• **PAGE EXCERPT**:
[Start of section]
The Department of Energy (DOE) says it’s now updating the country’s renewable energy targets.
The DOE admits that the country has failed in meeting its targets 10 years after the Renewable Energy Act was enacted. That’s not surprising given the constant increase of approved coal power plants in the last few years.
That’s not surprising given the constant increase of approved coal power plants in the last few years.
That’s the sorry state of the renewable energy development in the Philippines. Our slowness in adopting cleaner forms of power means that we are missing the benefits of renewables such as jobs generation, a cleaner environment, and cost savings.
Our reliance on traditional sources of energy is costing Filipinos a lot of money. And it is the reason why we have one of the highest electricity prices in the world.
The above points are not only my assertion. In fact, studies after studies have shown that we are paying a high price for our dependence on coal.
[End of section]
• **INPUT DATA**:
[Start of section]
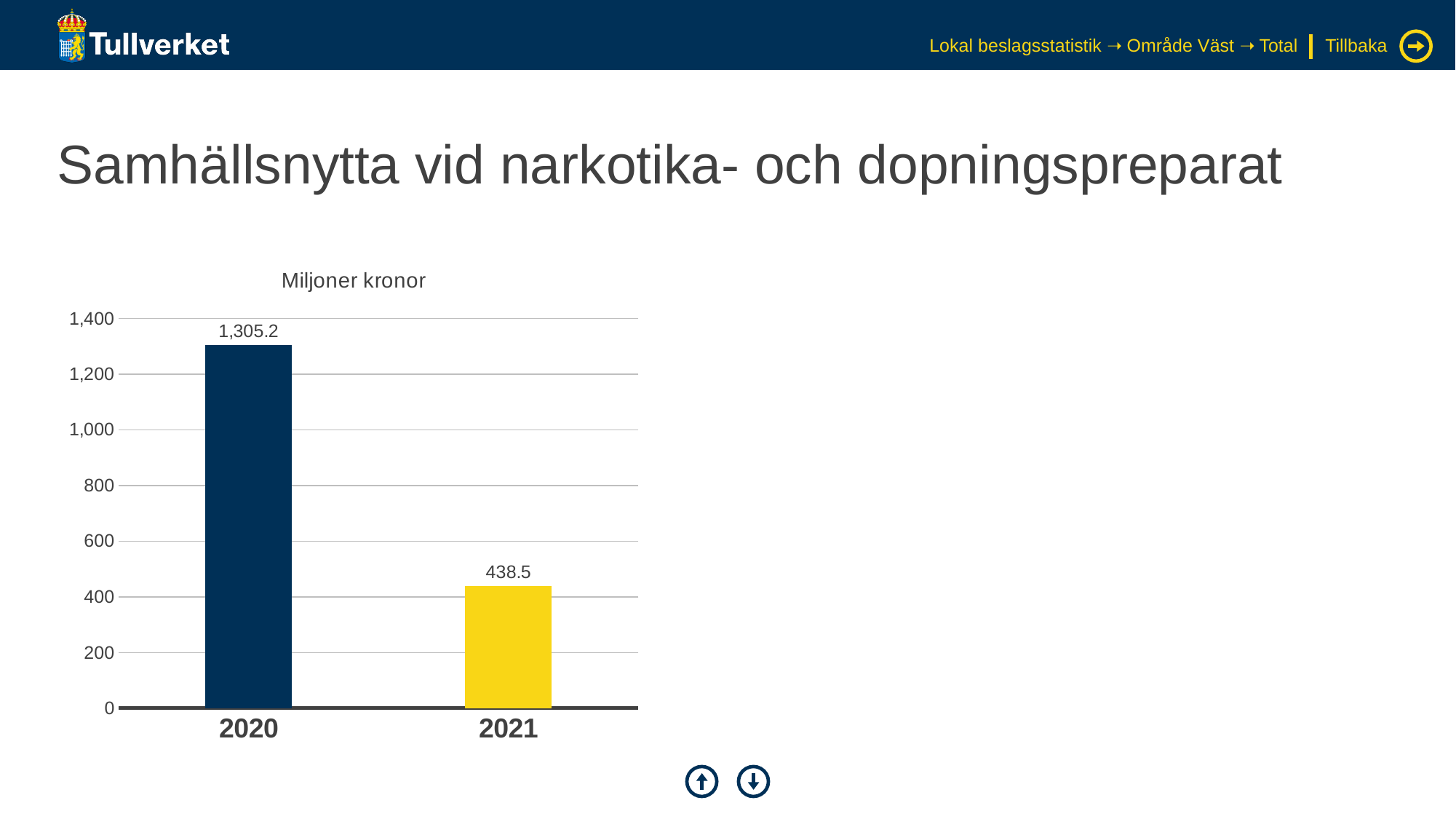
How many years are shown on the chart? 2 What is the difference between the values for 2020 and 2021? 866.7 Do the values rise or fall from 2020 to 2021? fall What kind of chart is shown on the slide? bar chart Is the value for 2021 greater or less than 600? less Is the value for 2020 greater or less than 1,200? greater Which year has the lowest value? 2021 What unit is shown above the chart's axis? Miljoner kronor Which is larger, the value for 2020 or the value for 2021? 2020 What is the value for 2020? 1,305.2 What is the value for 2021? 438.5 Which year has the highest value? 2020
[End of section]
• **TO-DO ITEM A**: In the piece on Philippine renewable energy, why does the DOE's admission of missed targets come as "not surprising"? Answer in one to three sentences.
• **TO-DO ITEM B**: Write a continuation of the piece on Philippine renewable energy, starting after its final sentence.
The data plays no part here.

• **WRITTEN ANSWER A**: The admission is not surprising because the number of approved coal power plants has kept increasing over the last few years. That steady growth in coal works against meeting renewable energy targets.

• **WRITTEN ANSWER B**:
One of the recent studies with the same conclusion is the report entitled “Prospects Improve for Energy Transition in the Philippines” by the Institute for Energy Economics and Financial Analysis (IEEFA). The finding of the report struck me as it echoes what I have been saying all this time.
According to IEEFA, fuel price pass-throughs have inflated power prices in the Philippines.
It is no secret that our country has the highest power prices among Southeast Asian countries. Our energy prices are also considered relatively high compared to global standards by roughly Php10 per kilowatt-hour. (KwH) The report points out that, this is due to our reliance on imported fossil fuel, high financing cost, and uncompetitive market structures.
The report cites one coal plant of 167.4 MW as an example, which was supposed to deliver Php3.96 per kilowatt based on a signed power sales agreement (PSA) price in 2016. Unfortunately, the coal plant, on an average delivered PHp2 per kWh more than the agreed price in the PSA and even reaching Php7.11 per kWh. As I have been pointing out, the difference of the price was passed on to consumers, all thanks to the “pass-through” provisions in the contracts. Sadly, it is the Filipinos who suffer from such instances as they are the ones who have to pay the cost of fluctuations in foreign exchange rates and coal or fuel prices.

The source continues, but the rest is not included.